The oak room, which was beside the grand piano, where Henry entertained his guests, was closed as well. I’m not sure why. There were no signs indicating why it was. But it sure looked different from last year. This time it looked like an extravagant restaurant. The pool room with tall windows and a massive billiard table was closed as well. The elevator was not working so there were a number of strollers parked behind the grand piano. I had to abandon ours with the rest of the strollers to go upstairs. I carried Diane in one arm and held Mira’s hand with my free hand. Eventually, we bumped into Ian and Devon and finished touring the place at 5. I wasn’t able to take the girls to the tunnel, stable, and outdoor gardens. There wasn’t enough time. I think we were there for 4 hours last time. Ian wanted to take Devon to the highest tower where we had some pictures taken before. In a clear day, the view from the top was magnificent. But that section of the castle was closed too.
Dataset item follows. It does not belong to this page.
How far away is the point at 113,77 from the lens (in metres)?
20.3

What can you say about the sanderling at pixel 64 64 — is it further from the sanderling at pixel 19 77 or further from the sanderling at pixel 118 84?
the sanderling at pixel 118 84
We all went back to the van disappointed with our second experience of the famous Casa Loma. I propped up the GPS on the dashboard and we headed to Pearson airport to pick up Devon’s friend from Germany.
We got there shortly before 6 in the evening. We stood by the international flight arrival area. Diane tried to climb up the railing a few times.
The screens in front of us revealed that there was a slight delay on his fight.We saw a huge black Labrador pup lying on the ground. It had a purple coat that says pup-in-training. Diane kept walking towards the dog. The owner said it’s okay to pet him, so Diane did. The pup got excited and stood up and gave her a lick on the face. Diane squealed. Perhaps a dog five times her size looked threatening when standing up. So I carried her in my arms, and she was fine. Mira came over too and pet the dog. She was thrilled.
I went to the washroom to change Diane’s diaper. When I came out, Devon’s friend was already standing with the rest of the them. He shook my hand and gave me a timid smile upon introduction. The kid was tall. Almost the same height as Devon who was 5’11”. He mostly spoke to Devon in German. This was his first time to visit Canada and he seemed pretty stoke about it.
We stopped by at KFC’s drive through to order a bucket of friend chicken. The chicken pieces were smaller than the ones we normally get from a different branch. Another disappointment of the day! Over supper we got to know the young lad a little bit. He’s in grade 9, has a younger sister, and owns a 3 year-old Jack Russel terrier and 2 pet mice. He gave us some German chocolate bars and coffee that we haven’t tried yet.
We hit the swimming pool after supper. Mira was so excited to put her bathing suit on! The pool was small, but clean and quiet. It was just us, plus another girl. The lights were off. We found that odd. We tried to look for the light switch, but to no avail. It was past 9 in the evening. The street lights were on and crept into the glass windows, so we were not in total darkness. I noticed one of windows was open. The air was warm. The water however, was cooler. We stayed as long as the girls could stand the water. Both had a good time! Mira didn’t want to leave the water even though she’s cold.
When we got into our hotel room to shower, Mira kept saying she wanted to swim. We had a battle taking her bathing suit off. Eventually we won. She had a melt down.
The girls went to sleep quickly this time, even Diane. And this marked the end of our second day.